It’s easy to build a rocket stove, but it is sometimes a challenge to light one. Here’s an easy method.
by Leon Pantenburg
A rocket stove’s design is based on the premise that it can make the most efficient use of small pieces of biomass. And if that stove is constructed correctly, it will use a fraction of the fuel of a campfire, and produce a hot cooking flame using essentially trash biomass.
But a few folks have mentioned problems in getting the fire going in the stove in the first place.

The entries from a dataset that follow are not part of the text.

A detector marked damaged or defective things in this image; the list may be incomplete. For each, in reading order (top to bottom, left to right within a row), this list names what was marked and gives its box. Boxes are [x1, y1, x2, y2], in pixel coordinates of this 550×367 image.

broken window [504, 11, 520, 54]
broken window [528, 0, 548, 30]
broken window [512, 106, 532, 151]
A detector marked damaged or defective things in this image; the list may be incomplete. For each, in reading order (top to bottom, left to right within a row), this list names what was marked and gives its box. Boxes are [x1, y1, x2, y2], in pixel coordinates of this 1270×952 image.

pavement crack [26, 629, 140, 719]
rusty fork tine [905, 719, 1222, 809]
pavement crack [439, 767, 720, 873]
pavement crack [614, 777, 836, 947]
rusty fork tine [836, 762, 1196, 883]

A fire needs three things: fuel, heat and oxygen to burn. When any of these is missing or inadequate, the fire won’t go. The challenge with a rocket stove is that the combustion chamber is small, and it is sometimes difficult to get that initial blaze going. I think the most common problem is stuffing the combustion chamber too full, too soon
Here’s one way to quickly light a rocket stove.

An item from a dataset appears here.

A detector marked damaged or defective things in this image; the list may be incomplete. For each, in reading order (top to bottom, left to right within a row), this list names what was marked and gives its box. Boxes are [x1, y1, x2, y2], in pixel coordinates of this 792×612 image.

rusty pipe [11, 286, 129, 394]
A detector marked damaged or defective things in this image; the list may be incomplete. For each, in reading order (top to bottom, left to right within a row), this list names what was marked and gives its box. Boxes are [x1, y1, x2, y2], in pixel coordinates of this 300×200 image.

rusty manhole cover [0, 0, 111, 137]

- Ignition: Use my go-to standard cotton balls and petroleum jelly for a firestarter, and use a ferrocerium rod to light it. You can use any sort of flame device you prefer, but use a simple, compact firestarter that will burn for several minutes.
- Gather dry wood: Find the driest biomass objects you can find. Look for pitchwood, dried bark and small twigs on trees. Generally, the biomass you find on the forest floor won’t be the best quality fire material.
- Place the firestarter on a larger stick or piece of wood, ignite it, and shove it into the center of the combustion chamber.
- Poke some smaller sticks in on either side. Don’t stuff the fire box too full or you will reduce the oxygen flow.
- Drop other biomass items down the chimney, being careful not to put too much in. Don’t smother your initial fire.
- Let the fire get going well, then feed it as needed.